The research found that AMD's software is plagued with bugs that make training AI models nearly impossible without significant debugging. While AMD struggles with quality assurance and ease of use, Nvidia keeps widening the gap by rolling out new features, libraries, and performance updates.
The analysts ran extensive tests, including GEMM benchmarks and single-node training, only to find that AMD can't overcome what they call the "CUDA moat" - Nvidia's strong software advantage.
On paper, the MI300X looks impressive, offering 1,307 TeraFLOPS in FP16 calculations and 192 GB of HBM3 memory. This compares to Nvidia's H100 with 989 TeraFLOPS and 80 GB memory, though Nvidia's newer H200 closes this memory gap with its 141 GB configuration. AMD systems also offer lower total ownership costs thanks to cheaper prices and more affordable Ethernet networks.
Hardware advantages overshadowed by software problems
However, these advantages mean little in practice. According to SemiAnalysis, comparing these specs is like "comparing cameras by merely examining megapixel count" - suggesting that AMD is merely playing a numbers game without delivering enough real-world performance.
The analysts had to work directly with AMD engineers to fix numerous bugs just to get usable benchmark results. In contrast, Nvidia's systems worked smoothly right out of the box.
"AMD's Out of the Box Experience is very difficult to work with and can require considerable patience and elbow grease to move towards a usable state," they write.

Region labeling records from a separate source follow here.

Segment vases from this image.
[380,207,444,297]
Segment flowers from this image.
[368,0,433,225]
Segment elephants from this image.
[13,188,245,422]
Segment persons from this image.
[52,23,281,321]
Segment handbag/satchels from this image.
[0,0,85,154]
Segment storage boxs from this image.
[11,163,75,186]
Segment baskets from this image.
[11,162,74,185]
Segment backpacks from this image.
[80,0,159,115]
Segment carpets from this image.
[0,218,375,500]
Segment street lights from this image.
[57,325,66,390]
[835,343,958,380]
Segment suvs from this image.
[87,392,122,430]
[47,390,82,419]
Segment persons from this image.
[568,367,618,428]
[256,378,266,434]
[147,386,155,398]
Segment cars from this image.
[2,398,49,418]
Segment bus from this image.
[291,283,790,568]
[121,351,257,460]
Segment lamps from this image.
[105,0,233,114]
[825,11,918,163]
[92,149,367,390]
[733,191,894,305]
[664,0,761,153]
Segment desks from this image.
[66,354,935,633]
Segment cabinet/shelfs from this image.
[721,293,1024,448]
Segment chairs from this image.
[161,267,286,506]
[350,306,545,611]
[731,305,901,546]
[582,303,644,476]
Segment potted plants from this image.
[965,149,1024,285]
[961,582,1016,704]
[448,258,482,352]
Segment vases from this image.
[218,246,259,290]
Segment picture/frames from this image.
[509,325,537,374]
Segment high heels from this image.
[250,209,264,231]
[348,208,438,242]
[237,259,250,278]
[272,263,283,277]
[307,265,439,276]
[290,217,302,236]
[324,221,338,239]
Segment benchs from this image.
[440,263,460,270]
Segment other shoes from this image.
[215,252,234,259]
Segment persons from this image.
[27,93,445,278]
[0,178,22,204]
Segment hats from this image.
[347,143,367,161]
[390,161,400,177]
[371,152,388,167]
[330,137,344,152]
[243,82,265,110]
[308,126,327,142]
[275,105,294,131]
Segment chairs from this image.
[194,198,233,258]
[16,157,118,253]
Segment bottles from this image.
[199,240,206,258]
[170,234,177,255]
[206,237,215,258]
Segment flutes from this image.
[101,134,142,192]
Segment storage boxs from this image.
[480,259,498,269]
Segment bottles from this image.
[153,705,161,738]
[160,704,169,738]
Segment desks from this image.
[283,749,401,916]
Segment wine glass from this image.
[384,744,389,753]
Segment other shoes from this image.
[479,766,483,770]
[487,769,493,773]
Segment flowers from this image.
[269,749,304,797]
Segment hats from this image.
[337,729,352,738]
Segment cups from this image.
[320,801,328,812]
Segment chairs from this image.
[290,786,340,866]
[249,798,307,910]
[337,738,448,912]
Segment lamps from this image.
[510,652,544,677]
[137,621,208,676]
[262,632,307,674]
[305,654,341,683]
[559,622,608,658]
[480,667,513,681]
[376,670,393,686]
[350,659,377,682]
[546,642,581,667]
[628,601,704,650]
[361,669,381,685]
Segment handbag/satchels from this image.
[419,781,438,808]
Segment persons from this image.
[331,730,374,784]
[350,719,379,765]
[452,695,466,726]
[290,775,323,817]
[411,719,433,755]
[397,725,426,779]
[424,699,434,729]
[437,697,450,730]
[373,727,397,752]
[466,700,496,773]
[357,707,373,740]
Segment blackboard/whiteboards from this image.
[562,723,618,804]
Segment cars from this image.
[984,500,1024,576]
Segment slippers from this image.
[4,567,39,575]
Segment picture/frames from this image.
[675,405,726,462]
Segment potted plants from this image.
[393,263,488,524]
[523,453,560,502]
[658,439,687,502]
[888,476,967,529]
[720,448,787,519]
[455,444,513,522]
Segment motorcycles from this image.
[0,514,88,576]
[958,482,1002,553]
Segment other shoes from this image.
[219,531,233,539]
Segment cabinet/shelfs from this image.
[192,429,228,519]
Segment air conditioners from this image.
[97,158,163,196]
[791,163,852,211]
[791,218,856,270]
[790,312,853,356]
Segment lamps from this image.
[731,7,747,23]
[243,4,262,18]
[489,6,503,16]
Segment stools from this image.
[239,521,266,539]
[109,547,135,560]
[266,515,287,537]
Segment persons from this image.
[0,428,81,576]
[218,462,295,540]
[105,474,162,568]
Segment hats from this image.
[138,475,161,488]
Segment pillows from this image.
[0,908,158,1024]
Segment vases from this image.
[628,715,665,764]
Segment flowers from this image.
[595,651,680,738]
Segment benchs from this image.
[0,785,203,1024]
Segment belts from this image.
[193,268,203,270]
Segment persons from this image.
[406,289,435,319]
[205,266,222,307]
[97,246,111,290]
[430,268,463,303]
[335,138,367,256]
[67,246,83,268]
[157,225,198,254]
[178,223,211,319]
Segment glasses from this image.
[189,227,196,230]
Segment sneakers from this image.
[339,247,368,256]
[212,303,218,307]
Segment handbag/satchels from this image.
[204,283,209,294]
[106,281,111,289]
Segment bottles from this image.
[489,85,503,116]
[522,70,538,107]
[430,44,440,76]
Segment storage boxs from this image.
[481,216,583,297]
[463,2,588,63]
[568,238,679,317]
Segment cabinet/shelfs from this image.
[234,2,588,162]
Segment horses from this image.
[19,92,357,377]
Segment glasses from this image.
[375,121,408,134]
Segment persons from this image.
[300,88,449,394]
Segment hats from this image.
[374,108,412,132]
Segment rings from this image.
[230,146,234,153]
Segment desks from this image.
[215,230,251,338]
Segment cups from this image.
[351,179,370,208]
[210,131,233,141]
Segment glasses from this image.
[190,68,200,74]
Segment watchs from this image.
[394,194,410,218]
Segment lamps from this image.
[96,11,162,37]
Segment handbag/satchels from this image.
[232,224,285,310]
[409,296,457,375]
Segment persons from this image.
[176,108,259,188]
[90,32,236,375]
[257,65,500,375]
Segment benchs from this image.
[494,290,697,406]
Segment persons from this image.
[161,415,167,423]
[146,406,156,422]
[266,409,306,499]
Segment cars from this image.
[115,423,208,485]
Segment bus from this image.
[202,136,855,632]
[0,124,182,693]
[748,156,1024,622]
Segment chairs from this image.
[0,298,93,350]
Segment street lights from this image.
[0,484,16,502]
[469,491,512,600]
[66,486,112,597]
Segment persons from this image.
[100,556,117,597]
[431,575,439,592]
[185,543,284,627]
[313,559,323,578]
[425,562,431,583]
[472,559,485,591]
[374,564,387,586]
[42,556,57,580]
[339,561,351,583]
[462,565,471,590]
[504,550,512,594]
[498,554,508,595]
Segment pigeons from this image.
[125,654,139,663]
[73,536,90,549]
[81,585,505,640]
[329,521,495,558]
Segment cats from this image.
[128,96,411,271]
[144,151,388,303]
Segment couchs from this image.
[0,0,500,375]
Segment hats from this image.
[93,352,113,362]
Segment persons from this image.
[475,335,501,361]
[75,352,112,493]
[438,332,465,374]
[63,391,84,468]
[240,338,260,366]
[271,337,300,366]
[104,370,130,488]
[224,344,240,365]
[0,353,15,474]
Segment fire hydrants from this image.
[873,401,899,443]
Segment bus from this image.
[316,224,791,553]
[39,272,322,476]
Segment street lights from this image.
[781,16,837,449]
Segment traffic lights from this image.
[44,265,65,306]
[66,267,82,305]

In a particularly telling detail, SemiAnalysis revealed that Tensorwave, AMD's largest GPU cloud provider, had to give AMD's own team free access to GPUs—the same hardware Tensorwave had purchased from AMD—just to fix software issues.
SemiAnalysis recommends that AMD CEO Lisa Su invest heavily in software development and testing. Specifically, they suggest allocating thousands of MI300X chips for automated testing - following Nvidia's approach - and simplifying the complex environment variables while implementing better default settings. "Make the out-of-the-box experience usable!" they write.
While SemiAnalysis wants to see AMD succeed as a competitor to Nvidia, they say "unfortunately, there is still much work to be done." Without major improvements to its software, AMD risks falling further behind as Nvidia prepares to launch its next-generation Blackwell chips, though reports suggest Nvidia's next-gen rollout isn't going entirely smoothly either.